Labor unions are pushing for it, and two years ago Mayor Jacob Frey and a majority of council members said they supported creating a Labor Standards Board. But the notion of creating a new layer of government, with workers having a role in regulations that impact business owners, has led to a wave of opposition from local and national industry groups.

Council members promised to pass the Labor Standards Board by the end of the year. At Wednesday’s public health committee, City Clerk Casey Carl, Council Vice President Aisha Chughtai and Council Members Aurin Chowdhury and Katie Cashman presented the structure of the panel for the first time.

Facing a phalanx of competing signs for and against the Labor Standards Board, they described the proposed board as being composed of an equal number of business owners, workers and other community stakeholders (such as consumer advocacy representatives), who would create sector-specific work groups as needed to discuss issues in specific industries and recommend policy solutions to the City Council, which would then go through its regular process of vetting new policies.

“The goal of this structure is to foster collaboration among stakeholders and creative solutions instead of one-size-fits-all policymaking,” said Chughtai. “It’s supposed to increase participation and engagement of those affected day to day by our workplace policies, and ultimately to allow for data informed policy recommendations to be considered by the City Council.”
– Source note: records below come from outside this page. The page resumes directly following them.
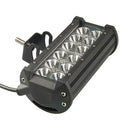 36W  LED Work Light Bar Spotlight Flood Lamp Driving Fog Car SUV Light Beams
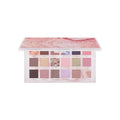 Huda Beauty Eyeshadow Palette - Rose Quartz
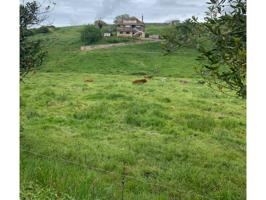 Terreno Urbanizable pendiente de Solicitar Licencia de Proyecto Básico a la CROTU junto a Pedreña y Somo photo 0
Chowdhury said: “What this is about is trusting our local businesses, trusting our workers and trusting consumers and experts and saying, ‘Hey, we trust you, we believe that you’re the experts, you should have a table to come together on and have a robust discussion to inform us as policy makers. Most [businesses}, they aren’t acting in an egregious way that’s impacting their workers in a negative fashion, but we want to go and examine the sectors where workers are struggling, where labor standards that are needed are missing, to improve the workplace and in turn improve our economy.”

Earlier this year, national organizations that opposed raising wages for fast food workers in California conducted an ad blitz opposing the Minneapolis Labor Standards board. Since then, a growing number of business groups — the Minneapolis Restaurant Coalition, Hospitality Minnesota, the Minneapolis Regional Chamber, the Downtown Council and Minnesota Retailers — have also urged the council to abandon the board. Small business restaurateurs of color have been the most outspoken, saying they cannot withstand any new regulations after previous years’ passage of minimum wage and sick time ordinances, and do not want workers telling entrepreneurs how to run their businesses.

Speaking for business owners on Wednesday, Council Member Michael Rainville predicted the Labor Standards Board would pit small business owners against their employees. “This makes the city government become a union organizer,” he said. “This will do nothing to decrease the amount of empty storefronts in Uptown or downtown. The business community has made it clear that when their leases are up, they’re going to leave Minneapolis and or just simply close the business.”